GenAI coding tools are genuinely powerful. In the right hands, in the right environment, the stuff is remarkable.
Experienced engineers with good practices around them are doing things in hours that used to take weeks. Ideas get tested that previously stayed as hypotheses. Long-standing technical debt is getting cleared. Work that wasn’t worth the investment a year ago is now done in an afternoon.
Right environment means organisations that genuinely understand software engineering. An appreciation that building software is not a production line, but a learning process.
Right hands means experienced software engineers who take full end to end ownership. Product mindset. XP practices. Continuous delivery with all the automation, tests and guardrails that let you learn and iterate quickly without breaking things.

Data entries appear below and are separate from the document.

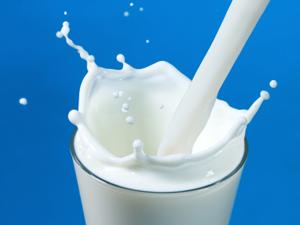 До кінця року закупівельна ціна на молоко екстра-ґатунку зросте до 8 гривень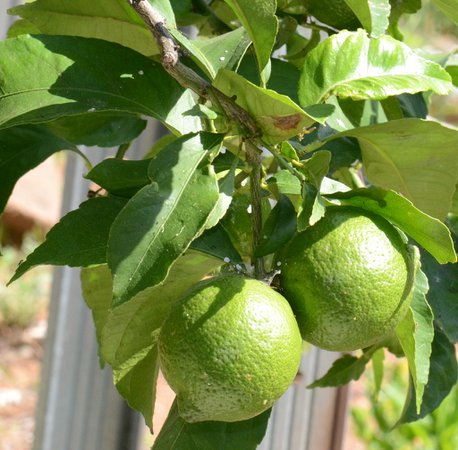 lime tree - Google Search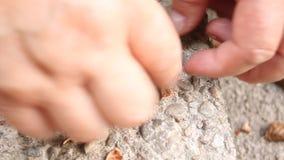 石头被击碎的榛子 免版税库存照片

Most organisations don’t have that, which is why most of the industry isn’t getting much from these tools.
The organisations best placed to benefit from GenAI are the ones who invested in engineering foundations years ago. For everyone else, the shortcut you were hoping for doesn’t exist.
For CEOs and founders hoping to benefit, the answer isn’t as simple as handing out Claude licences (as Jason Gorman puts it, “just because you attach a code-generating firehose to your plumbing, that doesn’t mean you’ll get a power shower”). It’s investing in the engineering culture and practices. Unglamorous, slow work, but there’s no way around it.
Footnote: By experienced I don’t mean “senior” by the way. Most “senior” engineers I meet have never worked in a genuine XP or continuous delivery environment. They have years of experience, just not the experience that matters.
Experienced in this context means having built and shipped software in organisations that understand the craft. Fast feedback, small batches, tests as a design tool, code as a liability to be managed. That’s not about title or tenure. It’s about the environment you learned in.
I’ve worked with many “juniors” with e.g. 2-4 years experience who run rings around people with 10+. Because they learned in the right environment from the start.